Тогда еще у нас в городе были  две школы-семилетки, вот из них-то дети  и пришли к нам в восьмой класс. Они были какие-то громкие, бесцеремонные, учителей не боялись и отвечали им на замечания беззаботно и грубо. Кажется, многие из них были из барачного квартала, который назывался в обиходе «Три туза». Почему меня туда определили, я не знала. Училась я на хорошо и отлично, дисциплину не нарушала, никаких проблем я учителям не создавала.  Я не понимала  насильственного вытеснение меня из моего родного класса.
 Это все я помню очень туманно, воспоминания только эмоциональные, тяжелые. Мне стало так плохо среди чужих, среди гвалта и шума, неприличных выражений. Рациональных впечатлений не осталось никаких, скорее всего они были вытеснены в подсознание как шокирующие и непосильные для понимания. Может быть, около месяца я жила в настоящем кошмаре. Каким-то периферическим умом я начинала подозревать: а может, это все из-за моей любви к «Вильгельму»? «Но ведь тогда меня надо было переводить в другую школу,  если из-за Вильгельма», - навязчиво крутилось у меня в голове, ведь физик вел уроки и в этом классе, значит, он здесь ни при чем?
Единственное, что я помню достоверно, - это то, что новая учительница литературы Зоя Трофимовна вдруг пробудила у меня интерес к литературе. Учась у Людмилы Дмитриевны, я слушала и не слышала, о чем она вещала на уроках, про каких писателей рассказывала? Она рассказывала, но серо и невыразительно. Что же касается Зои Трофимовны, ее уроки были великолепны, я до сих пор помню досконально многие цитаты из «Горя от ума» Грибоедова,  мало того, я знаю все, что в этой поэме происходило, имею представление о каждом основном и второстепенном персонаже вроде княгини Марьи Алексевны. С Грибоедова началось мое знакомство с литературой. Потом,  во взрослой жизни я иногда встречалась на улице с Зоей Трофимовной, и мы даже подолгу говорили о разном и понимали друг друга.
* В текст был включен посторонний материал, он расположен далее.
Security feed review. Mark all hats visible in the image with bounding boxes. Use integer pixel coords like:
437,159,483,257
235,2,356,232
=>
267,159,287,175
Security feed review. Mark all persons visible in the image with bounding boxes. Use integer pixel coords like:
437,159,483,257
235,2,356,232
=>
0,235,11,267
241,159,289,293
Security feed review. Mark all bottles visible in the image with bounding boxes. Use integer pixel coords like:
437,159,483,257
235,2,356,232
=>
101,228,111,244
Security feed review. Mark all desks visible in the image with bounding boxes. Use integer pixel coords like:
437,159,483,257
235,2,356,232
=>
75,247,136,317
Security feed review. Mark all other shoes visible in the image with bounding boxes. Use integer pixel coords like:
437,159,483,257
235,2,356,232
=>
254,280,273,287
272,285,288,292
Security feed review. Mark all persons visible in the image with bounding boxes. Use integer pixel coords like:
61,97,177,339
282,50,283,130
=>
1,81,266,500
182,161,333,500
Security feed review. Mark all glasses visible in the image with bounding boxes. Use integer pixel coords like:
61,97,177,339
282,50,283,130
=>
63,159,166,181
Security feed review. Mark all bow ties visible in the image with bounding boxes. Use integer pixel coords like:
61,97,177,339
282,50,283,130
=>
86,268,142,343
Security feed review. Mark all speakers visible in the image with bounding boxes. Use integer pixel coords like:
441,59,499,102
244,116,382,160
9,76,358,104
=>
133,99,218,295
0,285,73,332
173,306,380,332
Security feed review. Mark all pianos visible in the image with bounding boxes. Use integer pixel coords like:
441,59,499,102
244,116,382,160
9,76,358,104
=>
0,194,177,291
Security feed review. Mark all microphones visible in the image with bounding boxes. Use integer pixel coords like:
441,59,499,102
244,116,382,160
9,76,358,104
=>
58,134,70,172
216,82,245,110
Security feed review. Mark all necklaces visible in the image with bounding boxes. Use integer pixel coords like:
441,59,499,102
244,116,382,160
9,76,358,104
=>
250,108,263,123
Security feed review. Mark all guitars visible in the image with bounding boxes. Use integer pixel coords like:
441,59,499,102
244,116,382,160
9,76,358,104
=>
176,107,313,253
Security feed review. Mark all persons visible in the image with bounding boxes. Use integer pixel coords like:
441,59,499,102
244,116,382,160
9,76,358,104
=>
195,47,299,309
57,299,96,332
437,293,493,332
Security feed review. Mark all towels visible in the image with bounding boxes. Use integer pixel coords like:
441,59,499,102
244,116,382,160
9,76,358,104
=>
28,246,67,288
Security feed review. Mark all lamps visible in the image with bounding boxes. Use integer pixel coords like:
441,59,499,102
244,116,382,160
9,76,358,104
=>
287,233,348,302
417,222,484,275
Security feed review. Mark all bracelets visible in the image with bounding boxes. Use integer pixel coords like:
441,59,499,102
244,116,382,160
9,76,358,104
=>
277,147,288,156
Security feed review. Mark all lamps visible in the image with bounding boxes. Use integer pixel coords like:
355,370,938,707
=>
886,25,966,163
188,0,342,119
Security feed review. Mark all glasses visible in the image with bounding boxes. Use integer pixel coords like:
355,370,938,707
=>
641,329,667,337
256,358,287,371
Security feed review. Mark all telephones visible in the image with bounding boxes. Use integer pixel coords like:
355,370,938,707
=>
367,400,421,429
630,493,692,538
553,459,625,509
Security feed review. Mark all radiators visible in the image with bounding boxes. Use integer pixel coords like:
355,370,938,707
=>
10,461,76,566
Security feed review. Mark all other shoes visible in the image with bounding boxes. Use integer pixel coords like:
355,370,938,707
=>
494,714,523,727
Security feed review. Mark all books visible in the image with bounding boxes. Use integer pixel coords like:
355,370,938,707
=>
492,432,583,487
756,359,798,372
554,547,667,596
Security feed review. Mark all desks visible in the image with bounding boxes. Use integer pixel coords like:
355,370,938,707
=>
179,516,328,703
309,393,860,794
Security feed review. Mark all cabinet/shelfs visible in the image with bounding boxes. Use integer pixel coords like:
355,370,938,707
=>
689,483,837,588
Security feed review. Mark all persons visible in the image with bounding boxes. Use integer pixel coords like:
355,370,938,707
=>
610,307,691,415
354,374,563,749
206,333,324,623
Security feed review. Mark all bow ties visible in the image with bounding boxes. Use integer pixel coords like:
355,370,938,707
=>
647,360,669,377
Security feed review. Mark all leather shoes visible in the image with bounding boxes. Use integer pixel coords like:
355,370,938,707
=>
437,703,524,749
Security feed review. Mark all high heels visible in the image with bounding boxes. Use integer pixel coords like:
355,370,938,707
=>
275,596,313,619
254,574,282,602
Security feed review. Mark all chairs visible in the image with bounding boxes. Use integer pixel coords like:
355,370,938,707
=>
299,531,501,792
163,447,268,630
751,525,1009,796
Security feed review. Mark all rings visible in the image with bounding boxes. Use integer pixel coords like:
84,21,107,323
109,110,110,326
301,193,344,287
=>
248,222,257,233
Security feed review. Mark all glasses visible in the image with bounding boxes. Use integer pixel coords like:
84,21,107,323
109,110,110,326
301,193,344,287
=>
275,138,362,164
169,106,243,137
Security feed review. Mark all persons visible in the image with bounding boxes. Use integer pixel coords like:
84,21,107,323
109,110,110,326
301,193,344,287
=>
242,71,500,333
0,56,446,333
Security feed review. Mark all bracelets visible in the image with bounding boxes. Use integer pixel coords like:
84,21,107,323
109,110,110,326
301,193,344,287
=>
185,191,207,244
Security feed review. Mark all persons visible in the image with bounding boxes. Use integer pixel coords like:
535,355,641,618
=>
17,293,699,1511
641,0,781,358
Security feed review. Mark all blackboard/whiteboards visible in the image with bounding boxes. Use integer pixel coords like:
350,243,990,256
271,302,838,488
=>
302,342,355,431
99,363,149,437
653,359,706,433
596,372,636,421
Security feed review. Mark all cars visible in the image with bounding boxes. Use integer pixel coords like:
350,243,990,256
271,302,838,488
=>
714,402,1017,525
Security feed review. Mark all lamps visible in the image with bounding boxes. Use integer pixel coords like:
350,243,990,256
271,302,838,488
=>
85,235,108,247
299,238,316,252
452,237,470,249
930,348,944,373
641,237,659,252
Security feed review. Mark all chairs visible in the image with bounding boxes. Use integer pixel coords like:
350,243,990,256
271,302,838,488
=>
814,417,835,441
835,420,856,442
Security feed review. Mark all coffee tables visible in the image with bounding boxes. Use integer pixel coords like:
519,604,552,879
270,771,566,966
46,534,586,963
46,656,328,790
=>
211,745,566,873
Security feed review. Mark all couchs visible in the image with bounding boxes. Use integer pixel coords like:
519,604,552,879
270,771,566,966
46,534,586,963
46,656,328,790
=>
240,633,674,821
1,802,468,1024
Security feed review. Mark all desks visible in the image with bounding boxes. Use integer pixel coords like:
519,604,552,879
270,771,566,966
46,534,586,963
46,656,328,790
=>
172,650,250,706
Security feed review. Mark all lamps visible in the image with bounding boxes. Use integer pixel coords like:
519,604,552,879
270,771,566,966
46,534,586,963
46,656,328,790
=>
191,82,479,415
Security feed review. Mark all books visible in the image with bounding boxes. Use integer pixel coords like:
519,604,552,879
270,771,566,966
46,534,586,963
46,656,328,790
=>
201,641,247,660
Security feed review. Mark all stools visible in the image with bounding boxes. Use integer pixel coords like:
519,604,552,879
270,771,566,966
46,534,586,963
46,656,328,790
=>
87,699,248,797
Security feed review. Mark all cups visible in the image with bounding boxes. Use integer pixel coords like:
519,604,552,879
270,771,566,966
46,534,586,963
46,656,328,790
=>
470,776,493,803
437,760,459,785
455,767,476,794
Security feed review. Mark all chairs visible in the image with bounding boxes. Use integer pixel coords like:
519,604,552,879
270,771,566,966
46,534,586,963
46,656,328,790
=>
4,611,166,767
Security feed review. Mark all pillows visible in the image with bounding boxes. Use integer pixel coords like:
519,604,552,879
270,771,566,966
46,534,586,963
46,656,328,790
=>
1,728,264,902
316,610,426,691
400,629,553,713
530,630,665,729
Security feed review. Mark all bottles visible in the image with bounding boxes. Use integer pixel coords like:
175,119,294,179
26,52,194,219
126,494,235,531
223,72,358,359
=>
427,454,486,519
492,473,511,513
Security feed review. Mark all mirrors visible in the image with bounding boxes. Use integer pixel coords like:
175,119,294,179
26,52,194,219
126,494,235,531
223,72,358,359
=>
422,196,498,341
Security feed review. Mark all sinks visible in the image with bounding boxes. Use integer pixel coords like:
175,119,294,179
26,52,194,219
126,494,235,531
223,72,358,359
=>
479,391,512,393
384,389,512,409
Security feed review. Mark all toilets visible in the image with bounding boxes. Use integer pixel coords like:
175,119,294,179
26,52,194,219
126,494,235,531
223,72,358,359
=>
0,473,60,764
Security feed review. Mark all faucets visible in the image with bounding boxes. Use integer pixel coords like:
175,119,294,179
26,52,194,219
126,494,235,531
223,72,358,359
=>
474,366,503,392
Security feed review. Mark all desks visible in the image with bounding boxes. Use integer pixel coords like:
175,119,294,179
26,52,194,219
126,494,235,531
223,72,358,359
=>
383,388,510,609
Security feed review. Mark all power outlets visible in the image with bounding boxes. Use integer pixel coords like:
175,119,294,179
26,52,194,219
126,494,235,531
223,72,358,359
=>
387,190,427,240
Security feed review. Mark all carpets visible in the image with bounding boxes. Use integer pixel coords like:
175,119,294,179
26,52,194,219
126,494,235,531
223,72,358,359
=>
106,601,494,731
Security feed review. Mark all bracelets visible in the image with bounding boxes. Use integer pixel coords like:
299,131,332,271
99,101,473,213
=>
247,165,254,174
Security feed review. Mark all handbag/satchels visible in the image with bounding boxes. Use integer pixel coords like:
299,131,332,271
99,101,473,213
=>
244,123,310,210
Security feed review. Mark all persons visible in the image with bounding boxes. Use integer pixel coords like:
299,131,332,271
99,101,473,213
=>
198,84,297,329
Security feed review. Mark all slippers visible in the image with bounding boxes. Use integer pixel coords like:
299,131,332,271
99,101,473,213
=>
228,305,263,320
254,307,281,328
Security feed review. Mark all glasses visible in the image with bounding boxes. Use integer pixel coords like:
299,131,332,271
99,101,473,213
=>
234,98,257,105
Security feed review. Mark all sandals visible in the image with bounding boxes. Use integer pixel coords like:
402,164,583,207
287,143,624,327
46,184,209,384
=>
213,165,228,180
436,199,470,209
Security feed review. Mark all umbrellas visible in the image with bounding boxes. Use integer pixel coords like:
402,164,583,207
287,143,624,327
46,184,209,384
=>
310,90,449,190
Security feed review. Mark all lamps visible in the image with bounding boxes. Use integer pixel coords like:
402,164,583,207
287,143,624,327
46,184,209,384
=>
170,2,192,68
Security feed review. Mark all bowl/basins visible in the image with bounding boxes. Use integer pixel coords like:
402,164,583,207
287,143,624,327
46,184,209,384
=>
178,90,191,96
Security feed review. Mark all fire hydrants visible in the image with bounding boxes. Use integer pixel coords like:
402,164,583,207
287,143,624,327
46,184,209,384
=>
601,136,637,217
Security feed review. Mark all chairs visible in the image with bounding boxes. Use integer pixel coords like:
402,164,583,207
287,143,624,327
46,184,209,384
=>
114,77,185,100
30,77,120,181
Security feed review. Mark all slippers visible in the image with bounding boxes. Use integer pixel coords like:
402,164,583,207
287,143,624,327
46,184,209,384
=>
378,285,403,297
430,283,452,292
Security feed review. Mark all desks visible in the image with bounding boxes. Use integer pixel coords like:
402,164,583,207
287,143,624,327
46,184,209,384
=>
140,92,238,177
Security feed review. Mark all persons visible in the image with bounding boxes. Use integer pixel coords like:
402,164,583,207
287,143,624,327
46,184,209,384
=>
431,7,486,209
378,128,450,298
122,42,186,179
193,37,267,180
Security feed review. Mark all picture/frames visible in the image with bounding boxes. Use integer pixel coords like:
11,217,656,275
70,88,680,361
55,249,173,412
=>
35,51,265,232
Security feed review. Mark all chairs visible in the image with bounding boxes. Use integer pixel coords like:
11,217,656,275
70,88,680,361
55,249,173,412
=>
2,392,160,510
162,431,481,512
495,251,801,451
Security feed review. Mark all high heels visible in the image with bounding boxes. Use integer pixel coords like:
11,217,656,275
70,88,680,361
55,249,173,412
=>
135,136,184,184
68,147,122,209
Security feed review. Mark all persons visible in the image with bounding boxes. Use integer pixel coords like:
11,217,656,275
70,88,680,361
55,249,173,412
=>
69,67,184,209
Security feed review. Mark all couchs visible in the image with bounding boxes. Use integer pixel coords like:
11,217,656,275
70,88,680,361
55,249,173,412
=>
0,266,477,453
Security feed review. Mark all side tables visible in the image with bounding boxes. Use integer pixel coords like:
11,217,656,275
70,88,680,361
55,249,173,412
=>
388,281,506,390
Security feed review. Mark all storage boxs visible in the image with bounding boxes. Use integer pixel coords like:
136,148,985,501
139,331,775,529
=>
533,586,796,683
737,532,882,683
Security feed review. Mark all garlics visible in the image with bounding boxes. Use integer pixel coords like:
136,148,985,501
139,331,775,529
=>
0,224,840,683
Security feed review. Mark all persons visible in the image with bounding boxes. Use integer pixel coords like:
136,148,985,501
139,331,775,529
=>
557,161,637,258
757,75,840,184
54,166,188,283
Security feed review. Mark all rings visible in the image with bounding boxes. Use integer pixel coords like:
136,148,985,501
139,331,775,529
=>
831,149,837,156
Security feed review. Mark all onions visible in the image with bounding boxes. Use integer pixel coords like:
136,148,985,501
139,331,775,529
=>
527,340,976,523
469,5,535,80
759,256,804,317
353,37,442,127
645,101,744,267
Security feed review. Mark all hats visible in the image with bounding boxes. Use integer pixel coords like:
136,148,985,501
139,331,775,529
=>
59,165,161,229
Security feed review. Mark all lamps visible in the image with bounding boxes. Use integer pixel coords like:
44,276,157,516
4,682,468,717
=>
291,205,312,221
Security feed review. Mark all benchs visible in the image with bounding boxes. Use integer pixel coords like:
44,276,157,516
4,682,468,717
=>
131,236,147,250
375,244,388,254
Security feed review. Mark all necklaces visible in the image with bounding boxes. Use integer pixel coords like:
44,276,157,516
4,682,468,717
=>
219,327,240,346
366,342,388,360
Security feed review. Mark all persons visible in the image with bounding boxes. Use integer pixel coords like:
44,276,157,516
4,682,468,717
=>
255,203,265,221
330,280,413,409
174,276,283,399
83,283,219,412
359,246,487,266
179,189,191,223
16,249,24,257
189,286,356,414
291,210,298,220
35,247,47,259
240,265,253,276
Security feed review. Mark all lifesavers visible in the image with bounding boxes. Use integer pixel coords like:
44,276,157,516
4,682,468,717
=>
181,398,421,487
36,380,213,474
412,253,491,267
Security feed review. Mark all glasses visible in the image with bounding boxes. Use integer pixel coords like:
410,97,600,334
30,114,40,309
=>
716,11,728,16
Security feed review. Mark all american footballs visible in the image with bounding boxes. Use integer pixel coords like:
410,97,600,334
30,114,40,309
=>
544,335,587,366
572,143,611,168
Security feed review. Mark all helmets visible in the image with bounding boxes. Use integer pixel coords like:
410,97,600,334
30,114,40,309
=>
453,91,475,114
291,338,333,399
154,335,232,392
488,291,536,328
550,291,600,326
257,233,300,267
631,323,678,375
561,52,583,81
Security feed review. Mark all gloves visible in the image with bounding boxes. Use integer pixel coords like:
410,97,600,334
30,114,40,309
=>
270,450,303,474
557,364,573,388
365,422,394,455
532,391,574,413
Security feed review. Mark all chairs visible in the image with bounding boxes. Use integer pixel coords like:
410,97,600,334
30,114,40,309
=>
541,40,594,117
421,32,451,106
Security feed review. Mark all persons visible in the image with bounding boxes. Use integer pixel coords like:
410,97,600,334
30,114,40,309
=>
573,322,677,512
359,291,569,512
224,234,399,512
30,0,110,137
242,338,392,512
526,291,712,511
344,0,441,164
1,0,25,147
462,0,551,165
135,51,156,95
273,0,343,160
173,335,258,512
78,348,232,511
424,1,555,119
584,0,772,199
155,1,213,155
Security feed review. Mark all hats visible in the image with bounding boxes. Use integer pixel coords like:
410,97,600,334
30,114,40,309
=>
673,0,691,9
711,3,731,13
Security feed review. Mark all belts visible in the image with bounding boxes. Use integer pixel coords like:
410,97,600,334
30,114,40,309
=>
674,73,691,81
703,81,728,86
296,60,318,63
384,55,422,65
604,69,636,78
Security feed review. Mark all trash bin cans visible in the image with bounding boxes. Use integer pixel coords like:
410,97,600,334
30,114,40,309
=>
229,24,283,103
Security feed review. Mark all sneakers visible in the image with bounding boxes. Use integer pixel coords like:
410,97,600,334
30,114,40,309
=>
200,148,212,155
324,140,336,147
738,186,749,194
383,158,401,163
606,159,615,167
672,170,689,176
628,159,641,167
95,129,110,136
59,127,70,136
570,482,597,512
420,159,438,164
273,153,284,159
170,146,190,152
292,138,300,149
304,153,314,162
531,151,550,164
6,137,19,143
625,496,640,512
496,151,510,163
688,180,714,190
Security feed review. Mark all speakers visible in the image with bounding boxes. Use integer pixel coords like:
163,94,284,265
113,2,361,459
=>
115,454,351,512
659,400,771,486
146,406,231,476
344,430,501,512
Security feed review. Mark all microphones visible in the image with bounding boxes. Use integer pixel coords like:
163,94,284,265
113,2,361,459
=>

Как я понимаю теперь, это было, скорее всего, волевое решение Людмилы Дмитриевны, которая просто избавилась от меня, возможно, из-за моей мамы, и никто ее не одернул, не вник и не остановил. Ведь как-то директор тоже был в курсе этого перевода. Что-то мне вспоминается, не был ли уже тогда директором школы отец Людмилы Дмитриевны? Да, вероятнее всего: он появился на этой должности, когда еще у меня было все хорошо. 
Видимо, тут, наконец, реально  мама подключилась к проблеме со всем  ее нонконформизмом, так как скоро я была переведена в первую школу -  в тот самый класс, в котором я  училась в четвертом классе после переселения в новый Бердск, пока не сдали в эксплуатацию мою девятую школу. Никаких разговоров об этом переводе у нас с мамой никогда не было.
Несколько человек от того, четвертого класса, слава Богу, осталось, и мне показалось, что я как бы вернулась домой после долгого отсутствия. Меня встретили хорошо, приняли как родную, вроде я оттуда и не уходила. Вы не поверите, мы и до сих пор с этим классом встречаемся – раз в год или иногда пропускаем годик – чаще не получается: у всех дачи, внуки, правнуки, масса разных забот. Нам уже хорошо за семьдесят, но встречаясь, мы ощущаем нашу дружбу как наше Отечество. Совсем как у Пушкина: «Нам целый мир чужбина, Отечество нам – Царское Село». А нам Отечество было и остается – первая школа. А девятая – она для меня осталась как бы троюродная.

                Конец третьей части.